Q. You’re an operations professor. How did you get interested in wages?

A. I started my career looking at retail supply chains. Early on, I, along with the other researchers I was working with, found a pretty big surprise working on a study of retailers run by Harvard Business School and Wharton: even those retailers that were really good at managing their supply chain were doing a poor job inside their stores with regard to inventory management.

These problems were big and persistent across different retailers and they had a huge impact on sales and profits. That was a big puzzle for us: why did these problems happen so much, and pretty much everywhere? We looked at the reason for the variation in performance and why some stores were doing a better job than other stores. We found that stores that had more employee turnover, stores that had less training, stores that were understaffed, all had more problems.

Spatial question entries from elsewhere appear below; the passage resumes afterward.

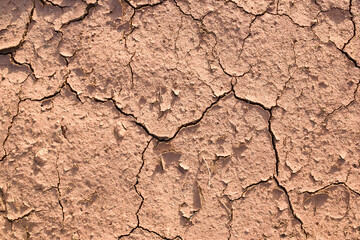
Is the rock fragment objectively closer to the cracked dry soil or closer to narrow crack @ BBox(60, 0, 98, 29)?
the cracked dry soil

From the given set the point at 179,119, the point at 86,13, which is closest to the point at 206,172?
the point at 179,119

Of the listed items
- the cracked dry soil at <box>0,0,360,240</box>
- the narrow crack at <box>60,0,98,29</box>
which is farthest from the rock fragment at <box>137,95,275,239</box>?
the narrow crack at <box>60,0,98,29</box>

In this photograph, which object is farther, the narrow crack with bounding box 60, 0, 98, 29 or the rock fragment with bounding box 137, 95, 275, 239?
the narrow crack with bounding box 60, 0, 98, 29

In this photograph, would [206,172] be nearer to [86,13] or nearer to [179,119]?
[179,119]

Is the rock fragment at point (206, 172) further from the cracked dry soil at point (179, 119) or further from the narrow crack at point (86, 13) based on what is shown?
the narrow crack at point (86, 13)

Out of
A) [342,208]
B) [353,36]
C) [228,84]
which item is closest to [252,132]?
[228,84]

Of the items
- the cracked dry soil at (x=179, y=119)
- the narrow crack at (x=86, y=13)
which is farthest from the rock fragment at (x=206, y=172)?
the narrow crack at (x=86, y=13)

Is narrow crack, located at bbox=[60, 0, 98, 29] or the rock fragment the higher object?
narrow crack, located at bbox=[60, 0, 98, 29]

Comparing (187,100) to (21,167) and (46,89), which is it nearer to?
(46,89)

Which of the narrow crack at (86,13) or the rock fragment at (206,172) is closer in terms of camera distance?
the rock fragment at (206,172)
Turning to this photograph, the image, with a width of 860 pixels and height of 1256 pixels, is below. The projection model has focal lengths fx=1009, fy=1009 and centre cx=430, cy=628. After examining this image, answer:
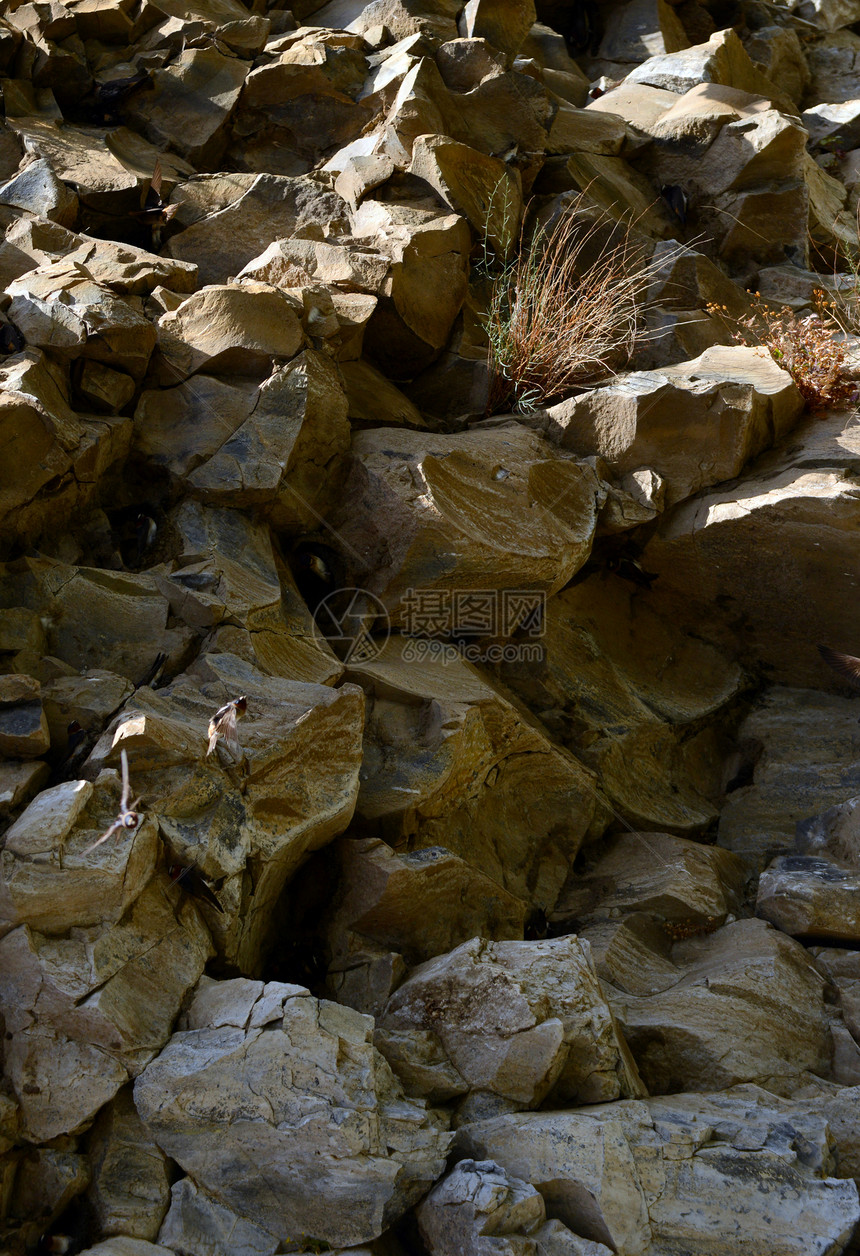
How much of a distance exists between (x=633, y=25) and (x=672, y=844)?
8.29 m

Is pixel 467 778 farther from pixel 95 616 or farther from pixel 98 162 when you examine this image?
pixel 98 162

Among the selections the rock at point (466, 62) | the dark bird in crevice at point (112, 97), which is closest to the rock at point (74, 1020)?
the dark bird in crevice at point (112, 97)

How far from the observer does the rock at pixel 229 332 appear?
4965 millimetres

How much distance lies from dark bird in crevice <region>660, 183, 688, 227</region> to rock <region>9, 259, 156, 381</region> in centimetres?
458

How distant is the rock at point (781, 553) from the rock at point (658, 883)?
741 millimetres

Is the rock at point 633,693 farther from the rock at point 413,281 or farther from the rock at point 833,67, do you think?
the rock at point 833,67

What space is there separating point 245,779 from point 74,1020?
97cm

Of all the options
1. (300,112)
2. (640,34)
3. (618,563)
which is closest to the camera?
(618,563)

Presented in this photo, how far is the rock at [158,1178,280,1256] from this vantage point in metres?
2.73

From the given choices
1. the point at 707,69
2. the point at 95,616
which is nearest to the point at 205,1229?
the point at 95,616

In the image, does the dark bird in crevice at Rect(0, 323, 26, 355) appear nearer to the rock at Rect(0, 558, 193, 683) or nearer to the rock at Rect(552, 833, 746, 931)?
the rock at Rect(0, 558, 193, 683)

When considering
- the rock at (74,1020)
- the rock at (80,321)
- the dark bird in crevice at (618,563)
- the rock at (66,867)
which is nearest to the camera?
the rock at (74,1020)

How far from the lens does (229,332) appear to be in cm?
496

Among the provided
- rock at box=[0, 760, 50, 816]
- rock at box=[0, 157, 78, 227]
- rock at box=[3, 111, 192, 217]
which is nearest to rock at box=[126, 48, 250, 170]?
rock at box=[3, 111, 192, 217]
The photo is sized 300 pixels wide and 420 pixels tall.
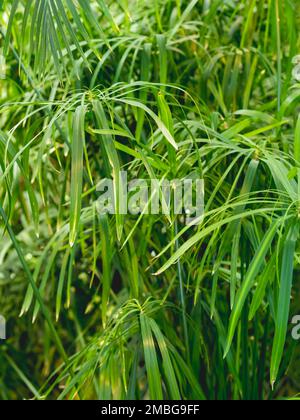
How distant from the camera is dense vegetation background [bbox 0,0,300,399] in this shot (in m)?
0.80

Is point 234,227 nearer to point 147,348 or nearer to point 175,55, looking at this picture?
point 147,348

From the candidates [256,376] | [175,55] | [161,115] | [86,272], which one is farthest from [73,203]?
[86,272]

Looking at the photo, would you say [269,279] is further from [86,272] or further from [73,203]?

I put these different pieces together and realized that retailers were actually caught in a vicious cycle, which starts with the mentality that people are just a cost, and leads to pressure to minimize that cost. Under-investment in people leads to inventory problems, customer service problems, and eventually to lower sales and lower profits. When the sales are lower, payroll budgets are lower, and companies invest in their people even less. And the cycle continues.

I kept seeing this vicious cycle at play in different contexts, and thinking that this can't be the only way to operate, because it’s bad for the customers, bad for the investors, and downright brutal for employees.

I started looking for companies that operated differently and I found Mercadona, Spain's largest supermarket chain, and then QuikTrip, a convenience store chain out of Tulsa, Oklahoma. When I saw these two companies, I realized that although they were so different in so many ways, I mean the size of their stores are different, their customers are different, what they sell is different, how many products they have. Yet they both get to low prices, good jobs, and great performance in exactly the same way. That was the aha! moment for me. I identified the common practices between these two, and then when I looked at a few other successful retailers, including Costco and other companies like Costco and Trader Joe's, I found the same traits: a very good operations strategy that depends on highly motivated people.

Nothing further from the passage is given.